A Second from Disaster: RNoAF C-130J Near CFIT (Recommendations on Risk Management, Safety Culture & Independent Regulation)
On the evening of 11 March 2020 a Royal Norwegian Air Force (RNoAF) Lockheed Martin C-130J Hercules with eight people on board nearly crashed into the rocky island of Mosken in Værøy municipality, Lofoten. After a last-minute evasive manoeuvre the aircraft cleared the island by 144 ft, avoiding a Controlled Flight into Terrain (CFIT). The Norwegian Safety Investigation Authority (NSIA) say (emphasis added) :
If the manoeuvre…had been initiated less than a second later, it would have resulted in a catastrophic collision…
The aircraft was from 335 Squadron, the RNoAF airlift squadron, based at Gardermoen, which operated four C-130Js at the time. The C-130J was introduced to replace the C-130H in 2008/2009.
The Serious Incident
The NSIA, formerly the Accident Investigation Board Norway (AIBN), explain in their safety investigation report (c 50,000 words, issued in Norwegian on 19 April 2021) that the aircraft the lead of a pair C-130Js, Mustang 31 (MG31) and Mustang 32 (MG32), on low-level navigation exercise (navex) as part of Exercise Cold Response.

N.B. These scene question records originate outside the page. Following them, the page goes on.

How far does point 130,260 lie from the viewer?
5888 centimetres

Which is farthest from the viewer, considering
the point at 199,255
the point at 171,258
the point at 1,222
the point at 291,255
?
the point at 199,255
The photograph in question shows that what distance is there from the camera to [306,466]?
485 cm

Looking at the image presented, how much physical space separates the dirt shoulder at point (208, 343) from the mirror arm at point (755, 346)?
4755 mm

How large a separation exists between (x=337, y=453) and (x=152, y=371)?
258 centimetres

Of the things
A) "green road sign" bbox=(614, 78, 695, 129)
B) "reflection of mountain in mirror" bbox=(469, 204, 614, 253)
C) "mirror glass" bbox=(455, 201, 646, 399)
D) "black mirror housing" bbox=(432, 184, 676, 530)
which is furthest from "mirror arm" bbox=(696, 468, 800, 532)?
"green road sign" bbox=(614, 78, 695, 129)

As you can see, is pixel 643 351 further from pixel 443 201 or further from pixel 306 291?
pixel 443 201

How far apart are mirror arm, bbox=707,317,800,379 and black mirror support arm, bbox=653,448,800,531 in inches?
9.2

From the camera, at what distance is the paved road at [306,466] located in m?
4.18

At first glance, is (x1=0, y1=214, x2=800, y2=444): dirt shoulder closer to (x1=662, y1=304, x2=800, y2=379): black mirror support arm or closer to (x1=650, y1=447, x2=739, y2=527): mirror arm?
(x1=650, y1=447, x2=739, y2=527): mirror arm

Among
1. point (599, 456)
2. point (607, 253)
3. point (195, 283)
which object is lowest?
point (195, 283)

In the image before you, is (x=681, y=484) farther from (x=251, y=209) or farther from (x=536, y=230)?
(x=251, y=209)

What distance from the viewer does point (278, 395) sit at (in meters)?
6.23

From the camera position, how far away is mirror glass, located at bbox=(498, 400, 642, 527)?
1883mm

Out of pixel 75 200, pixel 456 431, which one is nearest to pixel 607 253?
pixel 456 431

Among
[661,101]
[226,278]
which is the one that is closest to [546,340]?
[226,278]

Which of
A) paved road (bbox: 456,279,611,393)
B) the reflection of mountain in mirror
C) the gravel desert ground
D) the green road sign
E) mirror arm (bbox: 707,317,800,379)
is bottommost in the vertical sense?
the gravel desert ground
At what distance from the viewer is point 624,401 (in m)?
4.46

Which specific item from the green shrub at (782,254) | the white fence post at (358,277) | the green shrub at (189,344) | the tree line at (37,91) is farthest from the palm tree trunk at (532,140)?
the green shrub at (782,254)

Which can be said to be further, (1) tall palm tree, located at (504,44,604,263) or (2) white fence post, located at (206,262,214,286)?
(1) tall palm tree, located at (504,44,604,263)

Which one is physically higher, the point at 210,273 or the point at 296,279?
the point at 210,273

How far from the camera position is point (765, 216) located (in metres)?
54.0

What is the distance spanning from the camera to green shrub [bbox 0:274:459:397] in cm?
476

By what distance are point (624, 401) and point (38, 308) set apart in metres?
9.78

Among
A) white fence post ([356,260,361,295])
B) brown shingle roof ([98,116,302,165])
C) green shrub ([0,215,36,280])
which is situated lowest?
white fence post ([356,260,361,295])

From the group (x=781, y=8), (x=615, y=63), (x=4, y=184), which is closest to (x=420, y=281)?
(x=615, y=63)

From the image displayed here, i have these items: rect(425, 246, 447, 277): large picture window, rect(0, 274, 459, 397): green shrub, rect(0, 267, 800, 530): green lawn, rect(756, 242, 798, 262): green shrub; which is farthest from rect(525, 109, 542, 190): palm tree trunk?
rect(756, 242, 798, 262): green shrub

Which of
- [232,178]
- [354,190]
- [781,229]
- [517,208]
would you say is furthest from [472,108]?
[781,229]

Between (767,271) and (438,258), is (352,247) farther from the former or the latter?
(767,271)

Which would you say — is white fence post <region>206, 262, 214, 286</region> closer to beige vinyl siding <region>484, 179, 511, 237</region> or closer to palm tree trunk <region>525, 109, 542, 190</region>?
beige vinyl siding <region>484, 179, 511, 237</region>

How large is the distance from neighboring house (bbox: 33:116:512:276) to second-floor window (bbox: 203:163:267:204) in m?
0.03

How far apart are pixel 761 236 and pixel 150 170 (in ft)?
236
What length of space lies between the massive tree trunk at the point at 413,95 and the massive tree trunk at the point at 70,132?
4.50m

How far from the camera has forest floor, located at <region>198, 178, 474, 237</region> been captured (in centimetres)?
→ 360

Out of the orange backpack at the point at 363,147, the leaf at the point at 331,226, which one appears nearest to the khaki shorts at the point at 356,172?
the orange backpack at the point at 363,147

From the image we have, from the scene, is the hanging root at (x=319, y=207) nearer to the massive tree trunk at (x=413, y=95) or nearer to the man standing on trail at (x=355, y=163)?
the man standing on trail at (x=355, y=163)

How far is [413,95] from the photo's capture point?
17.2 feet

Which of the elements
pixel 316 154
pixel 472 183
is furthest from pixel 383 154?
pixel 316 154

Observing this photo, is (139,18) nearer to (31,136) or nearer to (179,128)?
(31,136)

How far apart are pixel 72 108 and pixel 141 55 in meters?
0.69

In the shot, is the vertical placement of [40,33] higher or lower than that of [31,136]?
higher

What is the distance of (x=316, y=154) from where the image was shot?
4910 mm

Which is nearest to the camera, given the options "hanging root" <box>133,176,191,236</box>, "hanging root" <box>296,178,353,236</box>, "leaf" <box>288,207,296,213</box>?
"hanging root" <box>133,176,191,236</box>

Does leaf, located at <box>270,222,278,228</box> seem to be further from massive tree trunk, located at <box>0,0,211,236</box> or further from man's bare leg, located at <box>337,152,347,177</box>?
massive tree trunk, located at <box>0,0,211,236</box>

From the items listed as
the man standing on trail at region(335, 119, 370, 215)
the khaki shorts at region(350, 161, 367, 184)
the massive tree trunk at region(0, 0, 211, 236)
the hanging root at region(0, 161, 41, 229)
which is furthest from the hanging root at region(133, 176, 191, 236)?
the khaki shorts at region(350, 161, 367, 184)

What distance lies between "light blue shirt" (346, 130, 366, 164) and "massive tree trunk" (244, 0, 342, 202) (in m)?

Planning and briefing followed the standard procedure which included a joint review of the mission for all participating aircraft and formations. However, the low-level navex was introduced part way through the planning at the request of 335 Squadron. The unit wanted to apply a new low-level technique using Night Vision Imaging System (NVIS). ‘Low-level’ here is relative as it was planned at 1,000 ft.
The flight was authorised by the Supervisor of Flying (SOF) on the basis the crews would ‘try and see’ if lighting that night would be sufficient to meet a regulatory minimum of 2.2 millilux of light. The crews completed a risk assessment that was counter-signed by the SOF. An instructor was Pilot Flying of MG31 and the aircraft commander sat in the right-hand seat as Pilot Monitoring.
Start-up, taxi and departure from Bodø (ENBO) proceeded normally. It was relatively bright at the departure time at 1826 and some crew members chose not to use NVGs during the first part of the trip.
It soon became clear that the weather did not allow Visual Meteorological Conditions (VMC) to fly at a planned altitude of 1,000 ft. To avoid flying into the low cloud cover, the formation chose to go down to approx. 500 ft – a height that was maintained until the incident occurred.
The C-130J has a Head Up Display (HUD), but navigation uses a digital map on one of four digital screens (the Head Down Display [HDD]) accompanied by a paper map.
The crew on the MG31 wanted to use the NVIS illumination in the cockpit, but the HUD on the left side did not have sufficient brightness in this configuration. The crew of the MG31 therefore choose to use normal cockpit lighting which they dimmed manually. In MG32, the NVIS lighting worked as intended.
NSIA note that the NVIS amplifies ambient light 5-10 000 times but has some limitations:
A critical limitation of operating with NVGs with a nominal 40° FOV is that it seriously degrades the ability to constantly acquire information from the environment, build up a mental picture of the immediate scene out of the NVGs’ FOV, and maintain adequate SA.
FOV restriction can thus result in longer spatial task completion, less precision, and degraded cognitive maps. Greater attentional resources are needed to perform with NVGs, and as a result, higher workload can account for the degraded spatial performance. …it may also result in physical and mental fatigue as well as spatial disorientation.
NSIA go on:
Furthermore, it can be a problem that the pilots have an overconfidence related to the use of NVG and how well it works.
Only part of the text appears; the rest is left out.